Text shown: Begin
Preventive healthcare drug research relies on big data solutions, particularly with genome sequencing. A fully sequenced human genome is 4.2 terabytes. The first sequencing of the human genome was performed by the Human Genome Project which took 10 years, and close to $3 bn. Now, we have private companies that can sequence an entire human genome in a matter of hours, for several hundred dollars.
Drug companies can now compute and compare against thousands of other people and figure out what is actually effective and how it affects your body and interacts with different chemicals. There is really a massive amount of research happening today. And there are many drug treatments that are coming out based on that. For example, they have also figured out what causes the malarial parasite to be so resistant to antibiotics. The ability to analyze and use the results of genome sequencing will help us deal with very serious sources of death and disease.
What is your view on security analytics and do you think it is an extension of big data analytics?
Text shown: End
Information shown: Begin
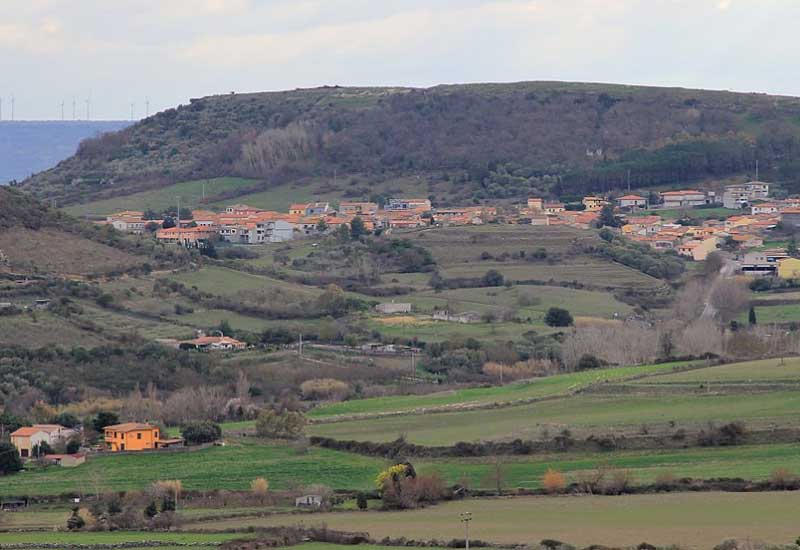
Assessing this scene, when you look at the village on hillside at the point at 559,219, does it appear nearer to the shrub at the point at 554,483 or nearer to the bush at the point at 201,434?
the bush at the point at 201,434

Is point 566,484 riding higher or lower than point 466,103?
Information shown: End
Information shown: Begin
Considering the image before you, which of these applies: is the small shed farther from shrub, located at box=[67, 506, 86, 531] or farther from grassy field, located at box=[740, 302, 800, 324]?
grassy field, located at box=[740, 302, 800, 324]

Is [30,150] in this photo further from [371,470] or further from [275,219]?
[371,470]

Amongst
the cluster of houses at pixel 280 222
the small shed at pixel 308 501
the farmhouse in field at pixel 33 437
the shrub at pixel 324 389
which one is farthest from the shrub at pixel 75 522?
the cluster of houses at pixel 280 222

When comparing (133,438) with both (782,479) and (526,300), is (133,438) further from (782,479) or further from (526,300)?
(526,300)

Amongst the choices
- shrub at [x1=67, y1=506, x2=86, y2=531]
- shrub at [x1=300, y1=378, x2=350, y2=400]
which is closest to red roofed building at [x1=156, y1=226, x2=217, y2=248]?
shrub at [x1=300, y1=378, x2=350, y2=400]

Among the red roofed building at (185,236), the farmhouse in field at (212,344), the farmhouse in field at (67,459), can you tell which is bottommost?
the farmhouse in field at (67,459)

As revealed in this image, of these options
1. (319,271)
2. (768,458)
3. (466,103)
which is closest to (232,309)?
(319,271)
Information shown: End
Information shown: Begin
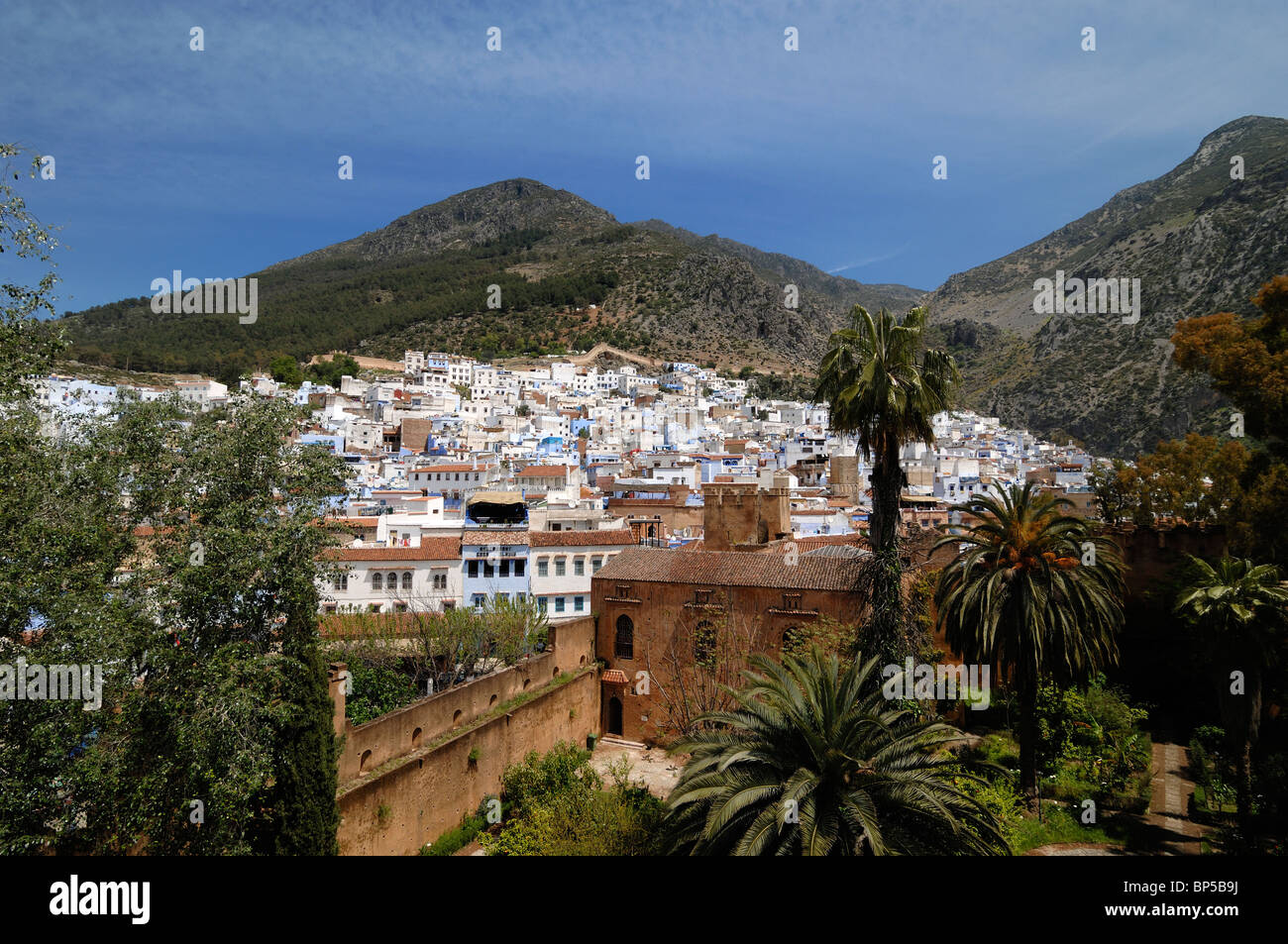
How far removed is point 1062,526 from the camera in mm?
Information shown: End
*Exercise aim*
Read the three statements below and say whether each one agrees with the text on genome sequencing. Answer yes or no for each and quote the deciding words of the text.
1. The Human Genome Project needed ten years to carry out the first sequencing of the human genome.
2. Private companies now take several weeks to sequence an entire human genome.
3. A fully sequenced human genome amounts to 4.2 gigabytes.

*Answer to the problem*
1. Yes: "The first sequencing of the human genome was performed by the Human Genome Project which took 10 years"
2. No: "Now, we have private companies that can sequence an entire human genome in a matter of hours"
3. No: "A fully sequenced human genome is 4.2 terabytes."